1 3/4 lb red jalapeno peppers, stems removed and halved lengthwise
3 garlic cloves
2 Tbsp garlic powder (optional)
2 Tbsp granulated sugar, plus more as needed
1 Tbsp light brown sugar
1 Tbsp kosher salt, plus more as needed
1/2 cup distilled white vinegar, plus more as needed (5%)
Water, as needed
To make the sriracha, in the bowl of a food processor, combine the peppers, garlic, garlic powder, if desired, sugars, and salt. Pulse until it becomes a coarse puree. Transfer to a glass jar, seal, and store at room temperature for 7 days, stirring daily. (It may get a little fizzy but that is to be expected.)
After 1 week, pour the Chile mixture into a small saucepan over medium heat. Add the vinegar and bring to a boil. Lower the heat and simmer gently for 5 minutes. Let the mixture cool, then purée in a food processor for 2 to 3 minutes, until a smooth, uniform paste forms. If the mixture is too thick to blend properly, feel free to adjust the consistency with a small amount of water.

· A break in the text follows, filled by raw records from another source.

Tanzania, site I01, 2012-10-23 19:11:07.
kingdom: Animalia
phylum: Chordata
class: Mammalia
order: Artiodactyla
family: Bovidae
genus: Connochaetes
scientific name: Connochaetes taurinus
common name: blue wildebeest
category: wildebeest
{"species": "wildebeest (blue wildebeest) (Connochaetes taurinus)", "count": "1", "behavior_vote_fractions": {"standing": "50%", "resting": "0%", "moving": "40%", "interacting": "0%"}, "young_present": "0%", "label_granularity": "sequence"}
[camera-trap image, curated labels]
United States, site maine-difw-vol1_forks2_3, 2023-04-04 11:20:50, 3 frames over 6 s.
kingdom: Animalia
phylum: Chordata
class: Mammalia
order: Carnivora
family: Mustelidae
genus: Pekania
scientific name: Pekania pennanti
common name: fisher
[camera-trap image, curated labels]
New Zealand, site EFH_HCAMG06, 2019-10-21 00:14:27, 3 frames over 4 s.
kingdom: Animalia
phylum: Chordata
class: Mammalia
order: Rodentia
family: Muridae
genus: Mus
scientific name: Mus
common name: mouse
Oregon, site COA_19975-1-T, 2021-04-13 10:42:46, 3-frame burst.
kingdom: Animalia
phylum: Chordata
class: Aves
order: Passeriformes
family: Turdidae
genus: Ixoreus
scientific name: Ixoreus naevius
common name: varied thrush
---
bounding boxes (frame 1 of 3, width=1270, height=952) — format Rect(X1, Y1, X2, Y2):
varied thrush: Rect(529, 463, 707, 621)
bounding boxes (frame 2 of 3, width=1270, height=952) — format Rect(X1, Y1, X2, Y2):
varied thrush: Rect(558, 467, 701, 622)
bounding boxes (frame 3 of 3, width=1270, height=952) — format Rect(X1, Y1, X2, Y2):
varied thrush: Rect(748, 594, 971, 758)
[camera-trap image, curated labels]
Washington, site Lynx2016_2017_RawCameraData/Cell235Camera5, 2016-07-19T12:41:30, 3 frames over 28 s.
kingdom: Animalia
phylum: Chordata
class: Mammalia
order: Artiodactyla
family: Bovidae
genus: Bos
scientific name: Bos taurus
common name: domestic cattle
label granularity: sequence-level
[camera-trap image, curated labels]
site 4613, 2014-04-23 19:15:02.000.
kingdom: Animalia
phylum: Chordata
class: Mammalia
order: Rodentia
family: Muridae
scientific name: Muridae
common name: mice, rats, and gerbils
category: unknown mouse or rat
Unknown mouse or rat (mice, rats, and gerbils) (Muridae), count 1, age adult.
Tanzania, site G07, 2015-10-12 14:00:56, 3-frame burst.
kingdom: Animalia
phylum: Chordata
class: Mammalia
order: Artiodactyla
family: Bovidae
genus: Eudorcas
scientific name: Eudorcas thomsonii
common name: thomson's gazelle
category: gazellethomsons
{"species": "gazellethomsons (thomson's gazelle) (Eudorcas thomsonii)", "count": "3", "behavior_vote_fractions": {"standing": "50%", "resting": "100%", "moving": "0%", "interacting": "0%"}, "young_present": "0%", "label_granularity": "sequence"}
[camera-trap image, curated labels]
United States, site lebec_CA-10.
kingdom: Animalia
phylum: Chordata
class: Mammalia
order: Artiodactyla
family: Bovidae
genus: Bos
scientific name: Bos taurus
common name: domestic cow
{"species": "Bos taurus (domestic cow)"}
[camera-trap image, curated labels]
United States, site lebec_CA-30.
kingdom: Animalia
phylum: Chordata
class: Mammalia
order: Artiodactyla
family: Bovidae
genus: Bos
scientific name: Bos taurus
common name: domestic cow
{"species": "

Pass the mixture through a fine mesh strainer. Press on the solids with the back of a spoon to squeeze out every last bit of goodness you have been waiting a week to get. Adjust the seasoning and consistency of the final sauce, adding additional vinegar, water, salt, granulated sugar, or garlic powder to suit your taste. Transfer to a glass jar, close the lid tightly, and refrigerate for up to 6 months.